* [Records provided]:
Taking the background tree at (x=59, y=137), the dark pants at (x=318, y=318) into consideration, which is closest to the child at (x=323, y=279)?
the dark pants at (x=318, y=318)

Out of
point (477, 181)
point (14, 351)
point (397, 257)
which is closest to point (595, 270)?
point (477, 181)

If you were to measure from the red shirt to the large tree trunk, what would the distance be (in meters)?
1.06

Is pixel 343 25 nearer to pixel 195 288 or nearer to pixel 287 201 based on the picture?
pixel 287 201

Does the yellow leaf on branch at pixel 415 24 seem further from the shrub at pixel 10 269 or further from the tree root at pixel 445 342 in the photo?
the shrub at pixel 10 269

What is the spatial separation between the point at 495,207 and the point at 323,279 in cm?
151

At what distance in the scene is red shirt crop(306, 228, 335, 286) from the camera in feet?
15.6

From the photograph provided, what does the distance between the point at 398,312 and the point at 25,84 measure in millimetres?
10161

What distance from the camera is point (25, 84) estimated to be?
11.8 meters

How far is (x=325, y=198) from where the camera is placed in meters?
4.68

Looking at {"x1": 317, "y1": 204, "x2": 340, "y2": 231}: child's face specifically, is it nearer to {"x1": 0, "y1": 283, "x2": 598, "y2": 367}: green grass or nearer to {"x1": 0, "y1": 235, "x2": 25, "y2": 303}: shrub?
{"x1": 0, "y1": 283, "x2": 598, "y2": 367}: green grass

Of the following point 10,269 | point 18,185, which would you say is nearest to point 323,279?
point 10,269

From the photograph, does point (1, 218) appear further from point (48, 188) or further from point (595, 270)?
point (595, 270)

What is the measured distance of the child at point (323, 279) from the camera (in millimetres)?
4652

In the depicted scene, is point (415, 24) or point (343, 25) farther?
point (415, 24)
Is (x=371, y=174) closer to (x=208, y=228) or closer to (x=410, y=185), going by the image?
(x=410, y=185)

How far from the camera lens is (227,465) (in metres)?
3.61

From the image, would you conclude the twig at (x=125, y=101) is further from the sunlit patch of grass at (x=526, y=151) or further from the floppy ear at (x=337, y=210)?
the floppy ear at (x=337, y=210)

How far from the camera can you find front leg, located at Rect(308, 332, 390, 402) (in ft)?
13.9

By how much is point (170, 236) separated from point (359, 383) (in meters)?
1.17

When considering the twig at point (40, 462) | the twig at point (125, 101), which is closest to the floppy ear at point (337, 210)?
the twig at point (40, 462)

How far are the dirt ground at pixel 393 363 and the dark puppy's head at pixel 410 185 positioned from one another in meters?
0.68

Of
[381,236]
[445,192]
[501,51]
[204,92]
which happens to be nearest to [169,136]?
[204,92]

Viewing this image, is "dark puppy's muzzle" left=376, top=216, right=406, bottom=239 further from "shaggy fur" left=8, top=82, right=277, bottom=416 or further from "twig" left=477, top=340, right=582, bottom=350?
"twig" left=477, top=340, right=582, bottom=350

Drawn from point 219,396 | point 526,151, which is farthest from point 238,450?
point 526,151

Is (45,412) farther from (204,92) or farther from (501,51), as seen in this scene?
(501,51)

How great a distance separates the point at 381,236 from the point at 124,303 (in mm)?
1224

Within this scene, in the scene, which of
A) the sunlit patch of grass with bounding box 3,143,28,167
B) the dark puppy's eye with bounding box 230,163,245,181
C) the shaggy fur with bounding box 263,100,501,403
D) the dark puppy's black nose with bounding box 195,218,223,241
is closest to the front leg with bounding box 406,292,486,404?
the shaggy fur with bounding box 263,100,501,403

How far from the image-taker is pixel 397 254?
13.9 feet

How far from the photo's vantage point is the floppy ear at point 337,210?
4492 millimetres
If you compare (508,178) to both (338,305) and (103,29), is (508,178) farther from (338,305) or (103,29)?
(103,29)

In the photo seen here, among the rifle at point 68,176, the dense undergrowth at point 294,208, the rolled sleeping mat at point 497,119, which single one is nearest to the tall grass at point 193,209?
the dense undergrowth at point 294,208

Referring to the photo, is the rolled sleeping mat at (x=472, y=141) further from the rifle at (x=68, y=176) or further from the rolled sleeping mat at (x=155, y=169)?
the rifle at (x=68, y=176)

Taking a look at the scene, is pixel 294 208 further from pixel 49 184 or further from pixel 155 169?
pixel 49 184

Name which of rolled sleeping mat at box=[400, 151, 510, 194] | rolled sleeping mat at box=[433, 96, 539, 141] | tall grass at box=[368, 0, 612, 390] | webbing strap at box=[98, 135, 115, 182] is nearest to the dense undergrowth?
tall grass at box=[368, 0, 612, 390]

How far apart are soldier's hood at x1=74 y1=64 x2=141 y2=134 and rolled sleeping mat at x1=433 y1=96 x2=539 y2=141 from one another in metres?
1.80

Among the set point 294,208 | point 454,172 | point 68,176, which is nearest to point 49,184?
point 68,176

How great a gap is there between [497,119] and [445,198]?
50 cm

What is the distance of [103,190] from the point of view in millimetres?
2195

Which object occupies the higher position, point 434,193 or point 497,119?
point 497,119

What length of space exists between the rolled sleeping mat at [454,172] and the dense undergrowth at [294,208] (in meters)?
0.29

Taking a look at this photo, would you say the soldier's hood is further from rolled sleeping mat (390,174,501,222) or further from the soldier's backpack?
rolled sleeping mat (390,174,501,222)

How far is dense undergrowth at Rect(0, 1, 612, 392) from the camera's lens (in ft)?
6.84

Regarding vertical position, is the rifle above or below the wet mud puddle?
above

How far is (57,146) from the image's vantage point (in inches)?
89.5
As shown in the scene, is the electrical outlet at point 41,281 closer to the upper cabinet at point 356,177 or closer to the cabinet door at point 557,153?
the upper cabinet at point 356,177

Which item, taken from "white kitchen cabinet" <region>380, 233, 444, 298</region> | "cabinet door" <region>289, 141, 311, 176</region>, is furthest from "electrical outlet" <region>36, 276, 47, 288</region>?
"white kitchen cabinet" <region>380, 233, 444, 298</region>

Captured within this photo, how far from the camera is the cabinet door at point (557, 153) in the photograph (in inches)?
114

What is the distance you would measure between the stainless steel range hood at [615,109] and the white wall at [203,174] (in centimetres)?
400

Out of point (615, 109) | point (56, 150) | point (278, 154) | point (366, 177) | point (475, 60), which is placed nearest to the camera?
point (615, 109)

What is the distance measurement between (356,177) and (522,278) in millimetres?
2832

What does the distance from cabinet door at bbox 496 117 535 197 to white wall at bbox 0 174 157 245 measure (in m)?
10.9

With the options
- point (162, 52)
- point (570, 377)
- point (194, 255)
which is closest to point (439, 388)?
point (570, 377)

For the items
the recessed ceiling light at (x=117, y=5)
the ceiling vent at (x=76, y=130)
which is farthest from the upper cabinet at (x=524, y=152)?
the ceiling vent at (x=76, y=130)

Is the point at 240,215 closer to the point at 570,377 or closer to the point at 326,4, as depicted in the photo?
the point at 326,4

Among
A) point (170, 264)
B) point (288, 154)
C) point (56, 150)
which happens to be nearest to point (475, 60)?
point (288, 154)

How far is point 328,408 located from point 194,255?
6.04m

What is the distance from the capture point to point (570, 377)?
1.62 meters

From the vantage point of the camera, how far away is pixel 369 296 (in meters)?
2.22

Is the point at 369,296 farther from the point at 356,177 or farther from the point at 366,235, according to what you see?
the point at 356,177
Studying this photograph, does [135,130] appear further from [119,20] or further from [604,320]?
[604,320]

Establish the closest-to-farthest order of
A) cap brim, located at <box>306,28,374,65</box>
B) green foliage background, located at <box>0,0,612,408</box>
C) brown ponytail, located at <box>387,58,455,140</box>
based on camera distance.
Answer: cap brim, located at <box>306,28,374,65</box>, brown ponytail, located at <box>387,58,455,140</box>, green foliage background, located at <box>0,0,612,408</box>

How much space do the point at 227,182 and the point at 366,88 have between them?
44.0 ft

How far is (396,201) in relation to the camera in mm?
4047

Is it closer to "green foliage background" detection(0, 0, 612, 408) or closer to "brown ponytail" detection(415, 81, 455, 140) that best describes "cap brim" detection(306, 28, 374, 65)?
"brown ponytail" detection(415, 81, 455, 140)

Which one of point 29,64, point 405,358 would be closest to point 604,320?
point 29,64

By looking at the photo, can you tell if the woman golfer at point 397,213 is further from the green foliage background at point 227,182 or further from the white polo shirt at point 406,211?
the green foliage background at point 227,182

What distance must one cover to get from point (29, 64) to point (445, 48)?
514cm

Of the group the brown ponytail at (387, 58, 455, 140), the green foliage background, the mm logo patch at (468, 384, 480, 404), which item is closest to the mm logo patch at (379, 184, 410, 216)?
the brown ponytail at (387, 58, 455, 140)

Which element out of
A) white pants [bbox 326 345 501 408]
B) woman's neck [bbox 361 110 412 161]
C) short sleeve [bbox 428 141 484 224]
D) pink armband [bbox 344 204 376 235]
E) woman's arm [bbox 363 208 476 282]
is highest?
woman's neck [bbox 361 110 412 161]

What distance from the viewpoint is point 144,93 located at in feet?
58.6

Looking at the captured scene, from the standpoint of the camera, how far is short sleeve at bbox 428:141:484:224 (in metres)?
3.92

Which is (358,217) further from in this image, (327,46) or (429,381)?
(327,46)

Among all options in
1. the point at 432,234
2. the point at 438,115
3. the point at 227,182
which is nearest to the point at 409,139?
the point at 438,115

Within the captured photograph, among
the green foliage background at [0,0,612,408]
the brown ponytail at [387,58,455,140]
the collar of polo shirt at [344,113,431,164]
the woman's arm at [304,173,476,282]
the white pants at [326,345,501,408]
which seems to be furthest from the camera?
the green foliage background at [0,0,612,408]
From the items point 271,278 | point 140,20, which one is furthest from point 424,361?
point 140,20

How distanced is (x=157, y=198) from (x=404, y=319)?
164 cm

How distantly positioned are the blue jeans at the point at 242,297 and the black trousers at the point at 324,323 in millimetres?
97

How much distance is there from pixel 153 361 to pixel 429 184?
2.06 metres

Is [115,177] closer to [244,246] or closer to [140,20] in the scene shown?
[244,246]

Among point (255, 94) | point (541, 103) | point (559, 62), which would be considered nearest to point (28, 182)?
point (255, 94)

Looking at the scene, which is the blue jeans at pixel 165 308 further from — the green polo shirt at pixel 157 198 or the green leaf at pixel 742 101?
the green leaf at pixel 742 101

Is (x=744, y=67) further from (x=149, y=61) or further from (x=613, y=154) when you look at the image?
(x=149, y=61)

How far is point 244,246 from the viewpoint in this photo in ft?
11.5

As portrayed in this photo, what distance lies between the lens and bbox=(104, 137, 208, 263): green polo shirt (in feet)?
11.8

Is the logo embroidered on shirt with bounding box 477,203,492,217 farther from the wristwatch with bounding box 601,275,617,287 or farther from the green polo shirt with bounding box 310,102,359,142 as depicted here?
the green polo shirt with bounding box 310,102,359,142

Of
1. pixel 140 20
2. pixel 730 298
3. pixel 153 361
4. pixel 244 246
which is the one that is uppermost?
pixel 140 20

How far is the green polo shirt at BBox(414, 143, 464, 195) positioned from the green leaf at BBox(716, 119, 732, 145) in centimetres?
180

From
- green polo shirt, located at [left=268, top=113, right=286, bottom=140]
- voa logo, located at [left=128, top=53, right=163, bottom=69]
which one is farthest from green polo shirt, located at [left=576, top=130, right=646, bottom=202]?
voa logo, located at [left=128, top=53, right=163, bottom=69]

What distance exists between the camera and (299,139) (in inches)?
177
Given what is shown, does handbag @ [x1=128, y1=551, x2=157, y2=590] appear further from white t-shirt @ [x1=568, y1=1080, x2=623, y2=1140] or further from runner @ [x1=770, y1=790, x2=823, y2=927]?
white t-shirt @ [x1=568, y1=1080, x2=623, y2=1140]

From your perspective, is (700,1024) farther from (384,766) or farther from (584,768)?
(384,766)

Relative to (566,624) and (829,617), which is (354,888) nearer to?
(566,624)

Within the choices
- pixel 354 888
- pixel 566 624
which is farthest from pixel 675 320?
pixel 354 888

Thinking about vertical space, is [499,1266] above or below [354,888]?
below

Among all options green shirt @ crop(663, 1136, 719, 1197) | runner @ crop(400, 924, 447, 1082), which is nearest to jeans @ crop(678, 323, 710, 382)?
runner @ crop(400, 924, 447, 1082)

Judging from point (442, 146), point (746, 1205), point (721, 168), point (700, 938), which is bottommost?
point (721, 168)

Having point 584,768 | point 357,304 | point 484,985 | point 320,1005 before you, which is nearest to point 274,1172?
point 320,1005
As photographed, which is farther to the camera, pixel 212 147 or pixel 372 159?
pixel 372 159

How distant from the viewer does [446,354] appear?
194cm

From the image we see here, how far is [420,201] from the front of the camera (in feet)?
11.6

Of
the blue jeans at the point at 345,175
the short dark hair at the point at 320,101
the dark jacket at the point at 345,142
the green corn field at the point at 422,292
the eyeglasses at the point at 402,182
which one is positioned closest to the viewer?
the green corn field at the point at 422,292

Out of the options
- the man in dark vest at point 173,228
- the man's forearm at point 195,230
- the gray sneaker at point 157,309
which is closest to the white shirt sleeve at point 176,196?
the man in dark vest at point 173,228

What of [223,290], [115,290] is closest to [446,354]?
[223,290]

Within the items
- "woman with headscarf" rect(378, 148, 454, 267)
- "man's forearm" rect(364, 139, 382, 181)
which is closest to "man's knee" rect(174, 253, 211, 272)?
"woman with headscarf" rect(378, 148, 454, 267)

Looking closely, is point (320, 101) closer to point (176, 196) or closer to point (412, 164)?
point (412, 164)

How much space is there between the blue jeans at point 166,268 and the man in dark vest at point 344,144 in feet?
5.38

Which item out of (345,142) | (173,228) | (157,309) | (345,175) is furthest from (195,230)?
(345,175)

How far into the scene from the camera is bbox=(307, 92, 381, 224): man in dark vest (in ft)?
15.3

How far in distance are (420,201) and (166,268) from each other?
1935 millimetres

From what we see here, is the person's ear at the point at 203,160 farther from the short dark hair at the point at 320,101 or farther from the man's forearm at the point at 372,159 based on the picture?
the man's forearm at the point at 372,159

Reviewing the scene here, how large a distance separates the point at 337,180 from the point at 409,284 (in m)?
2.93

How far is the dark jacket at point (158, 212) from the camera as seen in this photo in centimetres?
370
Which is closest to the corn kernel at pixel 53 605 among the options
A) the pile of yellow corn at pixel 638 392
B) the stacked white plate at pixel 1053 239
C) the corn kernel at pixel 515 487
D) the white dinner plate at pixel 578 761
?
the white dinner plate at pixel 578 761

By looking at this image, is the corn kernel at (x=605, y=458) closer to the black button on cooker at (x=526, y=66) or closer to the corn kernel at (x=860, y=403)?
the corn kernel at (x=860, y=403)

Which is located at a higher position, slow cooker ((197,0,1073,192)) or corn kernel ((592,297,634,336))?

* [Set problem]:
What needs duplicating is the run of lines from the one containing "Reviewing the scene" through the last line of the entries above, exact and complete.

* [Task response]:
Reviewing the scene here, how large a distance separates the point at 337,180 from the point at 409,284 (in m)?
2.93

How far is the dark jacket at point (158, 212) from the camera as seen in this photo in centimetres?
370
Which is closest to the corn kernel at pixel 53 605 among the options
A) the pile of yellow corn at pixel 638 392
B) the stacked white plate at pixel 1053 239
C) the corn kernel at pixel 515 487
D) the white dinner plate at pixel 578 761
?
the white dinner plate at pixel 578 761

By looking at this image, is the corn kernel at (x=605, y=458) closer to the black button on cooker at (x=526, y=66) or closer to the corn kernel at (x=860, y=403)?
the corn kernel at (x=860, y=403)

Which is located at a higher position, slow cooker ((197,0,1073,192)) or corn kernel ((592,297,634,336))?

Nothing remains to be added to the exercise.